Con este preámbulo puedo señalar, sin afán polémico, que los católicos podemos estar tranquilos. La devoción a la Virgen está sólidamente fundamentada en la Escritura Santa. Jesús es judío; señalo de entrada que “es”, no “era”, porque Cristo vive. María también. Jesucristo no vino a eliminar la ley, sino a darle cumplimiento. Su presentación en el templo, las veces que peregrinó a Jerusalén dan buena cuenta de ello. Por eso mismo vivió en grado eximio el decálogo, los diez mandamientos, sin obviar el cuarto: “Honrarás a tu padre y a tu madre”. Jesús honraba y honra a su Madre. La honra que le tributamos a ella redunda en gloria de Dios. Es lógico, cuando piropeamos a la madre de un ser querido, ese se querido se siente alagado, junto a su madre. Jesús es perfecto hombre, con inteligencia, voluntad y afectos humanos. Tiene Corazón, como todos tenemos, afectos, cariño, sentimientos, sensibilidad; obviamente objeto privilegiado de ese cariño, de esa afectividad, es su propia madre.

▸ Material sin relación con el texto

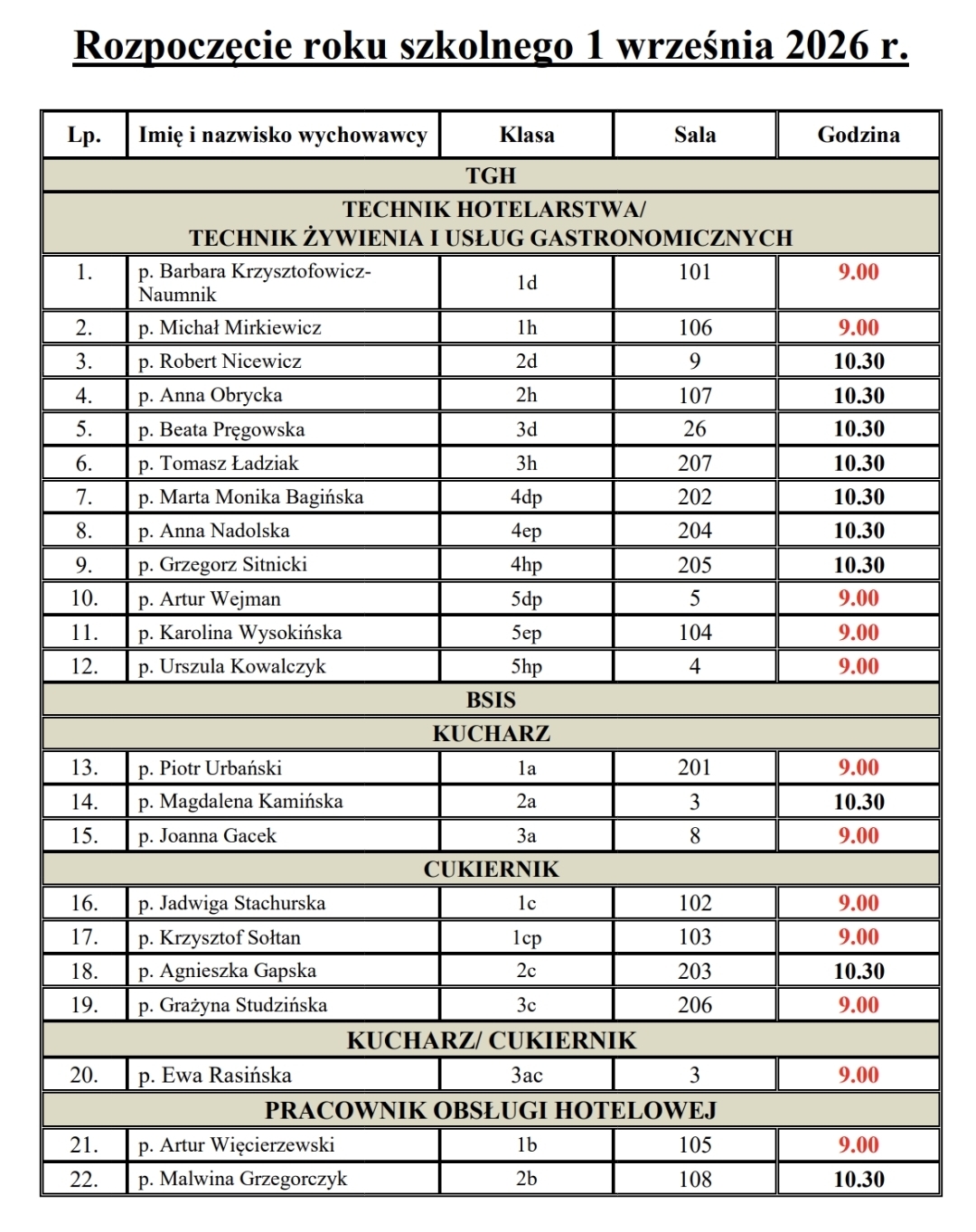 Rozpoczęcie roku szkolnego 1 września 2026 r.

| Lp. | Imię i nazwisko wychowawcy | Klasa | Sala | Godzina |
|---|---|---|---|---|
| TGH | | | | |
| TECHNIK HOTELARSTWA/ TECHNIK ŻYWIENIA I USŁUG GASTRONOMICZNYCH | | | | |
| 1. | p. Barbara Krzysztofowicz-Naumnik | 1d | 101 | 9.00 |
| 2. | p. Michał Mirkiewicz | 1h | 106 | 9.00 |
| 3. | p. Robert Nicewicz | 2d | 9 | 10.30 |
| 4. | p. Anna Obrycka | 2h | 107 | 10.30 |
| 5. | p. Beata Pręgowska | 3d | 26 | 10.30 |
| 6. | p. Tomasz Ładziak | 3h | 207 | 10.30 |
| 7. | p. Marta Monika Bagińska | 4dp | 202 | 10.30 |
| 8. | p. Anna Nadolska | 4ep | 204 | 10.30 |
| 9. | p. Grzegorz Sitnicki | 4hp | 205 | 10.30 |
| 10. | p. Artur Wejman | 5dp | 5 | 9.00 |
| 11. | p. Karolina Wysokińska | 5ep | 104 | 9.00 |
| 12. | p. Urszula Kowalczyk | 5hp | 4 | 9.00 |
| BSIS | | | | |
| KUCHARZ | | | | |
| 13. | p. Piotr Urbański | 1a | 201 | 9.00 |
| 14. | p. Magdalena Kamińska | 2a | 3 | 10.30 |
| 15. | p. Joanna Gacek | 3a | 8 | 9.00 |
| CUKIERNIK | | | | |
| 16. | p. Jadwiga Stachurska | 1c | 102 | 9.00 |
| 17. | p. Krzysztof Sołtan | 1cp | 103 | 9.00 |
| 18. | p. Agnieszka Gapska | 2c | 203 | 10.30 |
| 19. | p. Grażyna Studzińska | 3c | 206 | 9.00 |
| KUCHARZ/ CUKIERNIK | | | | |
| 20. | p. Ewa Rasińska | 3ac | 3 | 9.00 |
| PRACOWNIK OBSŁUGI HOTELOWEJ | | | | |
| 21. | p. Artur Więcierzewski | 1b | 105 | 9.00 |
| 22. | p. Malwina Grzegorczyk | 2b | 108 | 10.30 |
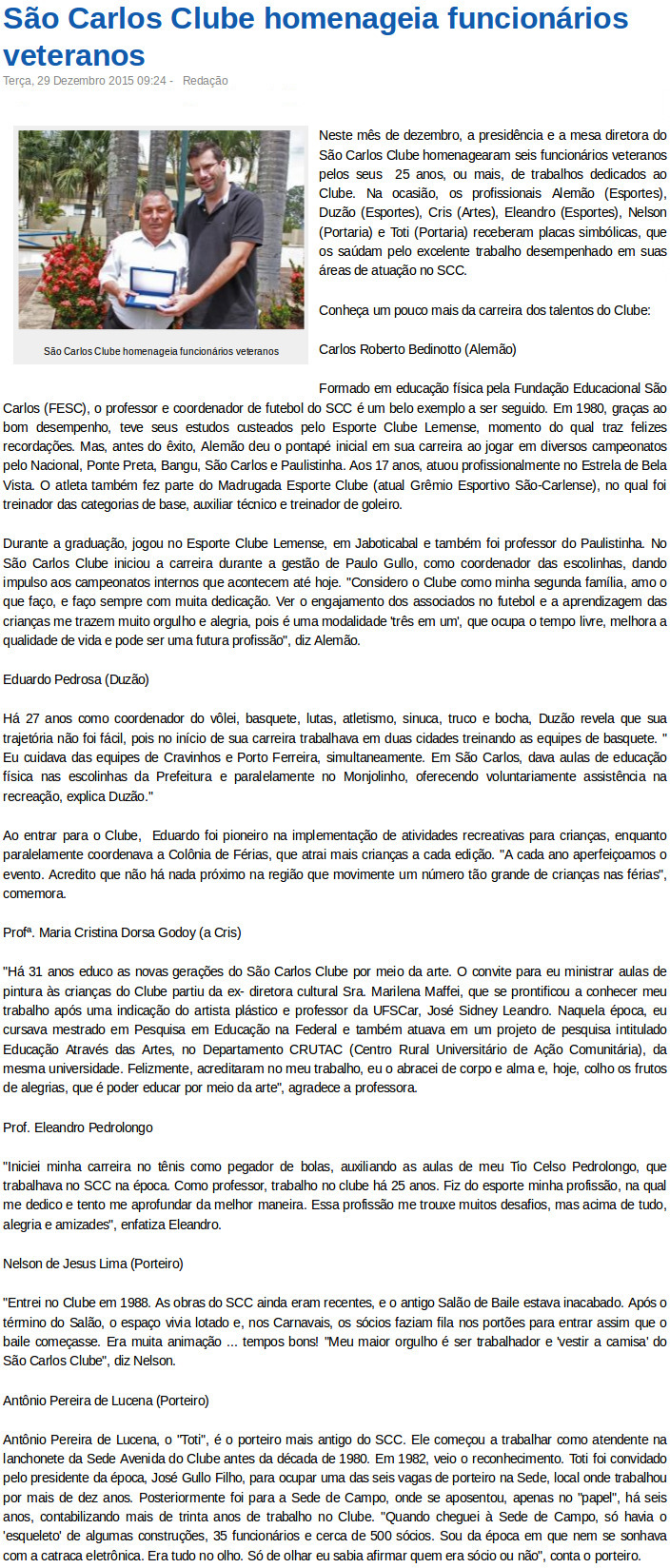 São Carlos Clube homenageia funcionários veteranos

Terça, 29 Dezembro 2015 09:24 - Redação

São Carlos Clube homenageia funcionários veteranos

Neste mês de dezembro, a presidência e a mesa diretora do São Carlos Clube homenagearam seis funcionários veteranos pelos seus 25 anos, ou mais, de trabalhos dedicados ao Clube. Na ocasião, os profissionais Alemão (Esportes), Duzão (Esportes), Cris (Artes), Eleandro (Esportes), Nelson (Portaria) e Toti (Portaria) receberam placas simbólicas, que os saúdam pelo excelente trabalho desempenhado em suas áreas de atuação no SCC.

Conheça um pouco mais da carreira dos talentos do Clube:

Carlos Roberto Bedinotto (Alemão)

Formado em educação física pela Fundação Educacional São Carlos (FESC), o professor e coordenador de futebol do SCC é um belo exemplo a ser seguido. Em 1980, graças ao bom desempenho, teve seus estudos custeados pelo Esporte Clube Lemense, momento do qual traz felizes recordações. Mas, antes do êxito, Alemão deu o pontapé inicial em sua carreira ao jogar em diversos campeonatos pelo Nacional, Ponte Preta, Bangu, São Carlos e Paulistinha. Aos 17 anos, atuou profissionalmente no Estrela de Bela Vista. O atleta também fez parte do Madrugada Esporte Clube (atual Grêmio Esportivo São-Carlense), no qual foi treinador das categorias de base, auxiliar técnico e treinador de goleiro.

Durante a graduação, jogou no Esporte Clube Lemense, em Jaboticabal e também foi professor do Paulistinha. No São Carlos Clube iniciou a carreira durante a gestão de Paulo Gullo, como coordenador das escolinhas, dando impulso aos campeonatos internos que acontecem até hoje. "Considero o Clube como minha segunda família, amo o que faço, e faço sempre com muita dedicação. Ver o engajamento dos associados no futebol e a aprendizagem das crianças me trazem muito orgulho e alegria, pois é uma modalidade 'três em um', que ocupa o tempo livre, melhora a qualidade de vida e pode ser uma futura profissão", diz Alemão.

Eduardo Pedrosa (Duzão)

Há 27 anos como coordenador do vôlei, basquete, lutas, atletismo, sinuca, truco e bocha, Duzão revela que sua trajetória não foi fácil, pois no início de sua carreira trabalhava em duas cidades treinando as equipes de basquete. " Eu cuidava das equipes de Cravinhos e Porto Ferreira, simultaneamente. Em São Carlos, dava aulas de educação física nas escolinhas da Prefeitura e paralelamente no Monjolinho, oferecendo voluntariamente assistência na recreação, explica Duzão."

Ao entrar para o Clube, Eduardo foi pioneiro na implementação de atividades recreativas para crianças, enquanto paralelamente coordenava a Colônia de Férias, que atrai mais crianças a cada edição. "A cada ano aperfeiçoamos o evento. Acredito que não há nada próximo na região que movimente um número tão grande de crianças nas férias", comemora.

Profª. Maria Cristina Dorsa Godoy (a Cris)

"Há 31 anos educo as novas gerações do São Carlos Clube por meio da arte. O convite para eu ministrar aulas de pintura às crianças do Clube partiu da ex- diretora cultural Sra. Marilena Maffei, que se prontificou a conhecer meu trabalho após uma indicação do artista plástico e professor da UFSCar, José Sidney Leandro. Naquela época, eu cursava mestrado em Pesquisa em Educação na Federal e também atuava em um projeto de pesquisa intitulado Educação Através das Artes, no Departamento CRUTAC (Centro Rural Universitário de Ação Comunitária), da mesma universidade. Felizmente, acreditaram no meu trabalho, eu o abracei de corpo e alma e, hoje, colho os frutos de alegrias, que é poder educar por meio da arte", agradece a professora.

Prof. Eleandro Pedrolongo

"Iniciei minha carreira no tênis como pegador de bolas, auxiliando as aulas de meu Tio Celso Pedrolongo, que trabalhava no SCC na época. Como professor, trabalho no clube há 25 anos. Fiz do esporte minha profissão, na qual me dedico e tento me aprofundar da melhor maneira. Essa profissão me trouxe muitos desafios, mas acima de tudo, alegria e amizades", enfatiza Eleandro.

Nelson de Jesus Lima (Porteiro)

"Entrei no Clube em 1988. As obras do SCC ainda eram recentes, e o antigo Salão de Baile estava inacabado. Após o término do Salão, o espaço vivia lotado e, nos Carnavais, os sócios faziam fila nos portões para entrar assim que o baile começasse. Era muita animação ... tempos bons! "Meu maior orgulho é ser trabalhador e 'vestir a camisa' do São Carlos Clube", diz Nelson.

Antônio Pereira de Lucena (Porteiro)

Antônio Pereira de Lucena, o "Toti", é o porteiro mais antigo do SCC. Ele começou a trabalhar como atendente na lanchonete da Sede Avenida do Clube antes da década de 1980. Em 1982, veio o reconhecimento. Toti foi convidado pelo presidente da época, José Gullo Filho, para ocupar uma das seis vagas de porteiro na Sede, local onde trabalhou por mais de dez anos. Posteriormente foi para a Sede de Campo, onde se aposentou, apenas no "papel", há seis anos, contabilizando mais de trinta anos de trabalho no Clube. "Quando cheguei à Sede de Campo, só havia o 'esqueleto' de algumas construções, 35 funcionários e cerca de 500 sócios. Sou da época em que nem se sonhava com a catraca eletrônica. Era tudo no olho. Só de olhar eu sabia afirmar quem era sócio ou não", conta o porteiro.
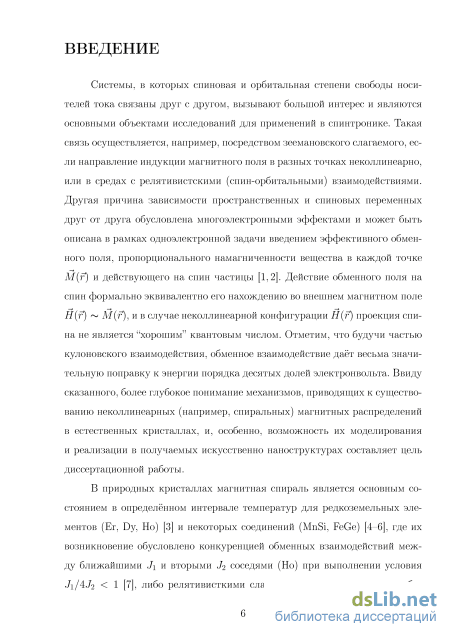 ВВЕДЕНИЕ

Системы, в которых спиновая и орбитальная степени свободы носителей тока связаны друг с другом, вызывают большой интерес и являются основными объектами исследований для применений в спинтронике. Такая связь осуществляется, например, посредством зеемановского слагаемого, если направление индукции магнитного поля в разных точках неколлинеарно, или в средах с релятивистскими (спин-орбитальными) взаимодействиями. Другая причина зависимости пространственных и спиновых переменных друг от друга обусловлена многоэлектронными эффектами и может быть описана в рамках одноэлектронной задачи введением эффективного обменного поля, пропорционального намагниченности вещества в каждой точке $\vec{M}(\vec{r})$ и действующего на спин частицы [1, 2]. Действие обменного поля на спин формально эквивалентно его нахождению во внешнем магнитном поле $\vec{H}(\vec{r}) \sim \vec{M}(\vec{r})$, и в случае неколлинеарной конфигурации $\vec{H}(\vec{r})$ проекция спина не является "хорошим" квантовым числом. Отметим, что будучи частью кулоновского взаимодействия, обменное взаимодействие даёт весьма значительную поправку к энергии порядка десятых долей электронвольта. Ввиду сказанного, более глубокое понимание механизмов, приводящих к существованию неколлинеарных (например, спиральных) магнитных распределений в естественных кристаллах, и, особенно, возможность их моделирования и реализации в получаемых искусственно наноструктурах составляет цель диссертационной работы.

В природных кристаллах магнитная спираль является основным состоянием в определённом интервале температур для редкоземельных элементов (Er, Dy, Ho) [3] и некоторых соединений (MnSi, FeGe) [4–6], где их возникновение обусловлено конкуренцией обменных взаимодействий между ближайшими $J_1$ и вторыми $J_2$ соседями (Ho) при выполнении условия $J_1/4J_2 < 1$ [7], либо релятивисткими сла

6

dsLib.net
библиотека диссертаций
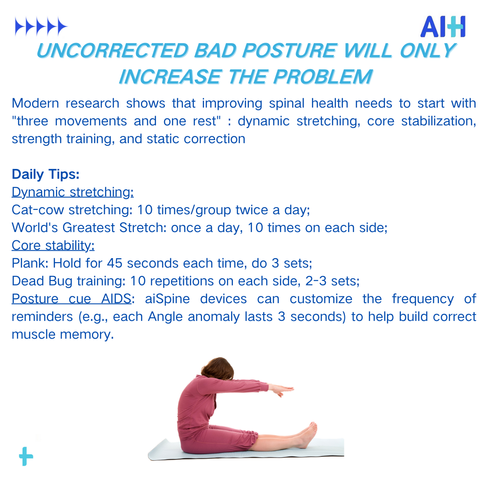 AIH

UNCORRECTED BAD POSTURE WILL ONLY INCREASE THE PROBLEM

Modern research shows that improving spinal health needs to start with "three movements and one rest" : dynamic stretching, core stabilization, strength training, and static correction

Daily Tips:
Dynamic stretching:
Cat-cow stretching: 10 times/group twice a day;
World's Greatest Stretch: once a day, 10 times on each side;
Core stability:
Plank: Hold for 45 seconds each time, do 3 sets;
Dead Bug training: 10 repetitions on each side, 2-3 sets;
Posture cue AIDS: aiSpine devices can customize the frequency of reminders (e.g., each Angle anomaly lasts 3 seconds) to help build correct muscle memory.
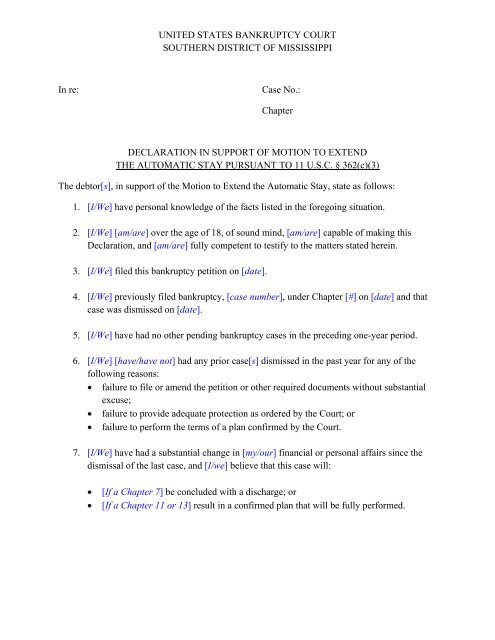 UNITED STATES BANKRUPTCY COURT
SOUTHERN DISTRICT OF MISSISSIPPI

In re:

Case No.:

Chapter

DECLARATION IN SUPPORT OF MOTION TO EXTEND
THE AUTOMATIC STAY PURSUANT TO 11 U.S.C. § 362(c)(3)

The debtor[s], in support of the Motion to Extend the Automatic Stay, state as follows:

1. [I/We] have personal knowledge of the facts listed in the foregoing situation.

2. [I/We] [am/are] over the age of 18, of sound mind, [am/are] capable of making this Declaration, and [am/are] fully competent to testify to the matters stated herein.

3. [I/We] filed this bankruptcy petition on [date].

4. [I/We] previously filed bankruptcy, [case number], under Chapter [#] on [date] and that case was dismissed on [date].

5. [I/We] have had no other pending bankruptcy cases in the preceding one-year period.

6. [I/We] [have/have not] had any prior case[s] dismissed in the past year for any of the following reasons:
• failure to file or amend the petition or other required documents without substantial excuse;
• failure to provide adequate protection as ordered by the Court; or
• failure to perform the terms of a plan confirmed by the Court.

7. [I/We] have had a substantial change in [my/our] financial or personal affairs since the dismissal of the last case, and [I/we] believe that this case will:

• [If a Chapter 7] be concluded with a discharge; or
• [If a Chapter 11 or 13] result in a confirmed plan that will be fully performed.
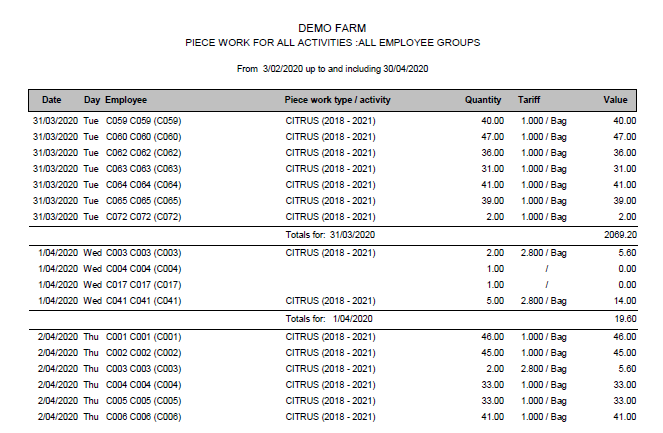 DEMO FARM
PIECE WORK FOR ALL ACTIVITIES :ALL EMPLOYEE GROUPS

From 3/02/2020 up to and including 30/04/2020

| Date | Day | Employee | Piece work type / activity | Quantity | Tariff | Value |
|---|---|---|---|---|---|---|
| 31/03/2020 | Tue | C059 C059 (C059) | CITRUS (2018 - 2021) | 40.00 | 1.000 / Bag | 40.00 |
| 31/03/2020 | Tue | C060 C060 (C060) | CITRUS (2018 - 2021) | 47.00 | 1.000 / Bag | 47.00 |
| 31/03/2020 | Tue | C062 C062 (C062) | CITRUS (2018 - 2021) | 36.00 | 1.000 / Bag | 36.00 |
| 31/03/2020 | Tue | C063 C063 (C063) | CITRUS (2018 - 2021) | 31.00 | 1.000 / Bag | 31.00 |
| 31/03/2020 | Tue | C064 C064 (C064) | CITRUS (2018 - 2021) | 41.00 | 1.000 / Bag | 41.00 |
| 31/03/2020 | Tue | C065 C065 (C065) | CITRUS (2018 - 2021) | 39.00 | 1.000 / Bag | 39.00 |
| 31/03/2020 | Tue | C072 C072 (C072) | CITRUS (2018 - 2021) | 2.00 | 1.000 / Bag | 2.00 |
| | | | Totals for: 31/03/2020 | | | 2069.20 |
| 1/04/2020 | Wed | C003 C003 (C003) | CITRUS (2018 - 2021) | 2.00 | 2.800 / Bag | 5.60 |
| 1/04/2020 | Wed | C004 C004 (C004) | | 1.00 | / | 0.00 |
| 1/04/2020 | Wed | C017 C017 (C017) | | 1.00 | / | 0.00 |
| 1/04/2020 | Wed | C041 C041 (C041) | CITRUS (2018 - 2021) | 5.00 | 2.800 / Bag | 14.00 |
| | | | Totals for: 1/04/2020 | | | 19.60 |
| 2/04/2020 | Thu | C001 C001 (C001) | CITRUS (2018 - 2021) | 46.00 | 1.000 / Bag | 46.00 |
| 2/04/2020 | Thu | C002 C002 (C002) | CITRUS (2018 - 2021) | 45.00 | 1.000 / Bag | 45.00 |
| 2/04/2020 | Thu | C003 C003 (C003) | CITRUS (2018 - 2021) | 2.00 | 2.800 / Bag | 5.60 |
| 2/04/2020 | Thu | C004 C004 (C004) | CITRUS (2018 - 2021) | 33.00 | 1.000 / Bag | 33.00 |
| 2/04/2020 | Thu | C005 C005 (C005) | CITRUS (2018 - 2021) | 33.00 | 1.000 / Bag | 33.00 |
| 2/04/2020 | Thu | C006 C006 (C006) | CITRUS (2018 - 2021) | 41.00 | 1.000 / Bag | 41.00 |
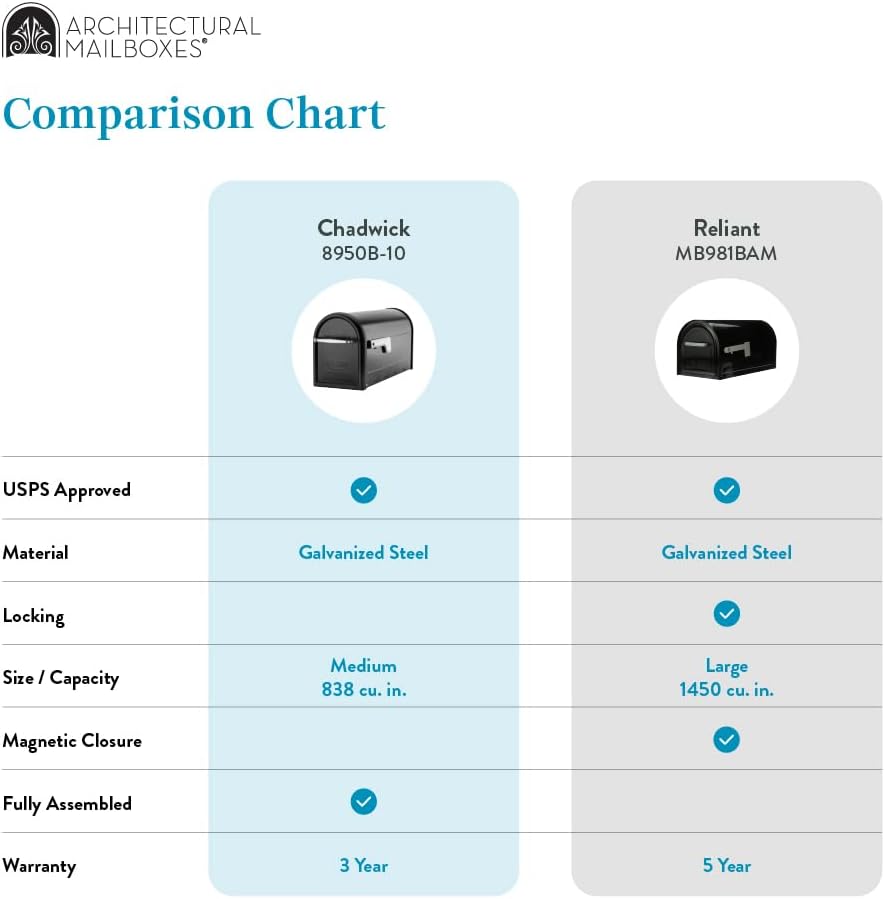 ARCHITECTURAL MAILBOXES®

Comparison Chart

| | Chadwick 8950B-10 | Reliant MB981BAM |
|---|---|---|
| USPS Approved | ✓ | ✓ |
| Material | Galvanized Steel | Galvanized Steel |
| Locking | | ✓ |
| Size / Capacity | Medium 838 cu. in. | Large 1450 cu. in. |
| Magnetic Closure | | ✓ |
| Fully Assembled | ✓ | |
| Warranty | 3 Year | 5 Year |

María es también la obra maestra de Dios. La primera redimida, antes de concebir a su Hijo en su seno, lo concibió por escuchar su Palabra (parafraseando a San Agustín). Pensar que se causa prejuicio a Dios por enaltecer a María equivale entonces a suponer que le hacemos un agravio a Miguel Ángel por chulear la Capilla Sixtina, a Cervantes por valorar al Quijote o a Beethoven por disfrutar de la 9ª Sinfonía. Al revés, cuando alabamos y reconocemos a las obras maestras, en realidad estamos reconociendo a su autor, en el caso de María, le estamos dando gloria a Dios por la más maravillosa de sus obras.
Pero, finalmente, cuando los católicos, anglicanos y ortodoxos tributamos culto de especial veneración –que no de adoración, exclusiva de Dios– a la Virgen, no hacemos otra cosa que dar cumplimiento a lo que está convenientemente profetizado en la misma Biblia. En efecto, en el evangelio de Lucas leemos: “me llamarán bienaventurada todas las generaciones porque ha hecho en mí cosas grandes el Todopoderoso, cuyo Nombre es santo”. El rezo del rosario, por ejemplo, no es sino una manera concreta de poner en práctica la Palabra evangélica apenas consignada. Por su parte, también Lucas da testimonio de cómo el ángel Gabriel la saluda con un neologismo: “Llena de gracia”, que equivale a “llena de Dios”; e Isabel la saluda diciendo: “Bienaventurada tú que haz creído, porque se cumplirá lo dicho de parte de Dios”.
Repugna a la razón y al modo de actuar divino el pensar que Dios “utilizó” a la Virgen solo como una envoltura de “usar y tirar”. No es digno de la condición humana utilizar a las personas, tampoco es propio del obrar divino. Además, María está presente en toda la historia de la salvación: profetizada en el Génesis (primer libro de la Biblia), aparece en el Apocalipsis (último libro de la Biblia, en el capítulo 12). Está en los momentos centrales de la vida de Jesús: encarnación, nacimiento, inicio de la vida pública, en la Cruz. Está también en el albor de la Iglesia, reunida en el cenáculo con los apóstoles para recibir el Espíritu Santo. El primer milagro lo hace Jesús a petición de su Madre, es lógico que, como buenos conocedores de la Escritura, los católicos sigamos el mismo ejemplo, quiera Dios que todos los que comparten el mismo bautismo lo sigan también.